[Opening Text section section]
Jeff J. McGuire, & Yoshihiro Kaneko

Published August 14, 2017, SCEC Contribution #7564, 2017 SCEC Annual Meeting Poster #052

The key kinematic earthquake source parameters: rupture velocity, duration and area, shed light on earthquake dynamics. They can provide direct constraints on stress drop and have implications for seismic hazard. However, for moderate and small earthquakes, these parameters are usually poorly constrained due to limitations in the standard analysis methods. For instance, rupture velocity is typically assumed, and static stress-drop estimates often vary by 2-3 orders of magnitude in many datasets. Numerical experiments by Kaneko and Shearer [2014,2015] demonstrated that standard spectral fitting techniques can lead to roughly 1 order of magnitude variations in stress-drop estimates that result from variability in source geometry, rupture velocity, and rupture directivity but do not reflect the actual variability in stress drop.

We utilize these dynamic models to explore an alternative approach where we estimate the rupture area directly. For the suite of models, the area averaged static stress drop is nearly constant (5% variation) because of identical dynamic stress drop values. Despite this underlying similarity, corner frequency based stress-drop estimates can vary by a factor of 5-10 even for noise free data. Instead, we simulated inversions for the rupture area as parameterized by the second moments of the slip distribution. A natural estimate for the rupture area derived from the second moments is A=LcWc, where Lc and Wc are the characteristic rupture length and width. This definition yields estimates of stress drop that vary by only 10% between the different models. The second moment based estimates are slightly larger than the true area-averaged values of the model (~6 MPa vs 5 MPa) owing to their weighted average nature. We simulate inversions for the second moments for the various models and find that the area can be estimated well when there are at least 15 available measurements of apparent duration. The improvement compared to corner-frequency based approaches results from the second moments accounting for directivity and removing the assumption of a circular rupture area, both of which bias the standard approach. Another advantage of the second moments approach is the ability to place limits on the acceptable range of rupture areas. We develop a new method that determines the minimum and maximum values of rupture area that are consistent with a particular earthquake at the 95% confidence level. For the Kaneko and Shearer models with 20+ randomly distributed observations and ~10% noise levels, we find that the maximum and minimum bounds on rupture area typically vary by a factor of two. Interestingly, the minimum stress drop is more tightly constrained than the maximum owing to the dependence of stress drop on rupture width.

Key Words
Stress Drop, Directivity

Citation
McGuire, J. J., & Kaneko, Y. (2017, 08). Directly Estimating Rupture Area to Remove the Uncertainty in Stress Drop. Poster Presentation at 2017 SCEC Annual Meeting.
[Closing Text section section]
[Opening Material provided section]
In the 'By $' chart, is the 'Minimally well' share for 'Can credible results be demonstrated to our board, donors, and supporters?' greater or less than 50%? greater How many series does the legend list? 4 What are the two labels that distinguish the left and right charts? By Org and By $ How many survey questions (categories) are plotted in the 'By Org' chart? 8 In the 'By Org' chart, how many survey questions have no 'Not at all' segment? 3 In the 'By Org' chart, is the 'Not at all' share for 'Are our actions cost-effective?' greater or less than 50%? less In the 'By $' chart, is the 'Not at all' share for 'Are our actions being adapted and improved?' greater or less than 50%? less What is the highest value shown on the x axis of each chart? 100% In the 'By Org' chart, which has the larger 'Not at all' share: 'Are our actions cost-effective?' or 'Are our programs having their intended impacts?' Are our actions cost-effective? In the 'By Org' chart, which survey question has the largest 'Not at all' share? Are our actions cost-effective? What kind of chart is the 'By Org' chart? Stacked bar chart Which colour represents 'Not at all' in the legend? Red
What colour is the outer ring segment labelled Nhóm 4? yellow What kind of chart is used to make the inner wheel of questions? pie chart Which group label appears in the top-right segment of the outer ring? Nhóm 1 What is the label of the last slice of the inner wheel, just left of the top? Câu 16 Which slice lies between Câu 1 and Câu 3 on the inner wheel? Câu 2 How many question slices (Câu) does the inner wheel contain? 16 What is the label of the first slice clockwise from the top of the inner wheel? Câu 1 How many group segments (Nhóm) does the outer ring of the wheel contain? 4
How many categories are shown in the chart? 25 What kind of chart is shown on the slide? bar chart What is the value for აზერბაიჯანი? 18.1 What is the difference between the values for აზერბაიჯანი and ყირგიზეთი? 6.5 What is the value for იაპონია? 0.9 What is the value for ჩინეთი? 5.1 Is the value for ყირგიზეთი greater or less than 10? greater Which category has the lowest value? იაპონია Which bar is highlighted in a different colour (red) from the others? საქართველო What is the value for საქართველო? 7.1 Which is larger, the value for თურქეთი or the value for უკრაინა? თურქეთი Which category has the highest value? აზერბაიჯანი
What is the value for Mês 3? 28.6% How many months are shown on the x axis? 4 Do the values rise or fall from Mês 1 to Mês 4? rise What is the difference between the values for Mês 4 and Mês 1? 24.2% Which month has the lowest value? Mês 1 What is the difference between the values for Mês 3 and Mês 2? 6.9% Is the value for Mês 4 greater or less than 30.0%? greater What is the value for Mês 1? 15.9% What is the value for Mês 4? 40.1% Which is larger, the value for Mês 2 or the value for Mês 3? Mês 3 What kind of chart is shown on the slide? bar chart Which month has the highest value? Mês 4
[Closing Material provided section]
What you need to do: Transcribe the stress drop abstract word for word, starting with "The key kinematic" and going on through "variability in stress drop.". The material has no connection to the stress drop abstract.

Exercise result:
The key kinematic earthquake source parameters: rupture velocity, duration and area, shed light on earthquake dynamics. They can provide direct constraints on stress drop and have implications for seismic hazard. However, for moderate and small earthquakes, these parameters are usually poorly constrained due to limitations in the standard analysis methods. For instance, rupture velocity is typically assumed, and static stress-drop estimates often vary by 2-3 orders of magnitude in many datasets. Numerical experiments by Kaneko and Shearer [2014,2015] demonstrated that standard spectral fitting techniques can lead to roughly 1 order of magnitude variations in stress-drop estimates that result from variability in source geometry, rupture velocity, and rupture directivity but do not reflect the actual variability in stress drop.